Ze ontdekten dat wanneer het calciumniveau in de cel stijgt, alfa-synucleïne zich op meer dan één punt aan blaasjes bindt, waardoor de blaasjes gaan clusteren.

"Wij denken", legt co-eerste auteur dr. Janin Lautenschläger uit, ook van de afdeling Chemische Technologie en Biotechnologie, "dat alfa-synucleïne bijna een calciumsensor is."

"In aanwezigheid van calcium," vervolgt ze, "verandert het zijn structuur en hoe het reageert op zijn omgeving, wat waarschijnlijk erg belangrijk is voor zijn normale functie."

Een delicaat evenwicht

De auteurs stellen voor dat de abnormale clusters van alfa-synucleïne zich vormen wanneer het delicate evenwicht tussen het eiwit en calcium wordt verstoord. Ze suggereren een aantal dingen die een dergelijke onbalans kunnen veroorzaken, zoals:

    • leeftijdsgebonden vertraging van de eliminatie van overtollig eiwit
    • verdubbeling van de productie van alfa-synucleïne door genduplicatie
    • hogere calciumgehaltes in hersencellen die kwetsbaar zijn voor Parkinson
    • onvermogen om calcium effectief te bufferen in Parkinson-gevoelige cellen

    Een meer gedetailleerd begrip van hoe alfa-synucleïne zich gedraagt ​​bij zowel gezondheid als ziekte, zou moeten leiden tot de broodnodige nieuwe geneesmiddelen voor de ziekte van Parkinson, concluderen de auteurs.

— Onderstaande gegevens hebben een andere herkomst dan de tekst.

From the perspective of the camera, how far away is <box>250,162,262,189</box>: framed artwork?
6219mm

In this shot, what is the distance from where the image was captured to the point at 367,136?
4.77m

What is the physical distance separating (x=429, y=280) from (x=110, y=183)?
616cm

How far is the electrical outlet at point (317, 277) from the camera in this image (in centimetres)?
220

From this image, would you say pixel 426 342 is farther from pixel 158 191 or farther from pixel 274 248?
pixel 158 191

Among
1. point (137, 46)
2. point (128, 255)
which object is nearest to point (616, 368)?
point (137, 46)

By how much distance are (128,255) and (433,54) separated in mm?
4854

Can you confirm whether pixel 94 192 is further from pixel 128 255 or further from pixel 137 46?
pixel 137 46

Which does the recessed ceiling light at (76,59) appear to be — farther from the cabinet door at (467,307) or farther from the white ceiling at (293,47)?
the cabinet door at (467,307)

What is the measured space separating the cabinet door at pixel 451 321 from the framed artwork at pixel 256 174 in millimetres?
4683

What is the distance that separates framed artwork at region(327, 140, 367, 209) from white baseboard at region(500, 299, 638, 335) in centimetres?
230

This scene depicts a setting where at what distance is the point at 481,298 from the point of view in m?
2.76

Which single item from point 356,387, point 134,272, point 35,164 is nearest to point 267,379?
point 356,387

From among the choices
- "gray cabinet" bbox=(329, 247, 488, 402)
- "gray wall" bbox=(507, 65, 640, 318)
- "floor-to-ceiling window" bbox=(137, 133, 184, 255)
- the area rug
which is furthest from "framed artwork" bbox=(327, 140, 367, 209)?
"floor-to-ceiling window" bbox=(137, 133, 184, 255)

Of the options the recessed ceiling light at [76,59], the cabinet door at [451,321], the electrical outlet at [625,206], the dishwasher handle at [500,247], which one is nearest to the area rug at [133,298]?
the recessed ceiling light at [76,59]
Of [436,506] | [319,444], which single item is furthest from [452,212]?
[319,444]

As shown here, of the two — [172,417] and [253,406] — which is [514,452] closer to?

    Ze merken ook op dat een medicijn dat het calciumkanaal bij hartaandoeningen blokkeert, "een waardevolle kandidaat zou kunnen blijken te zijn om tegen [de ziekte van Parkinson] in te werken door de intracellulaire calciumbelasting te verlagen".

    "Dit is de eerste keer dat we hebben gezien dat calcium de manier beïnvloedt waarop alfa-synucleïne interageert met synaptische blaasjes."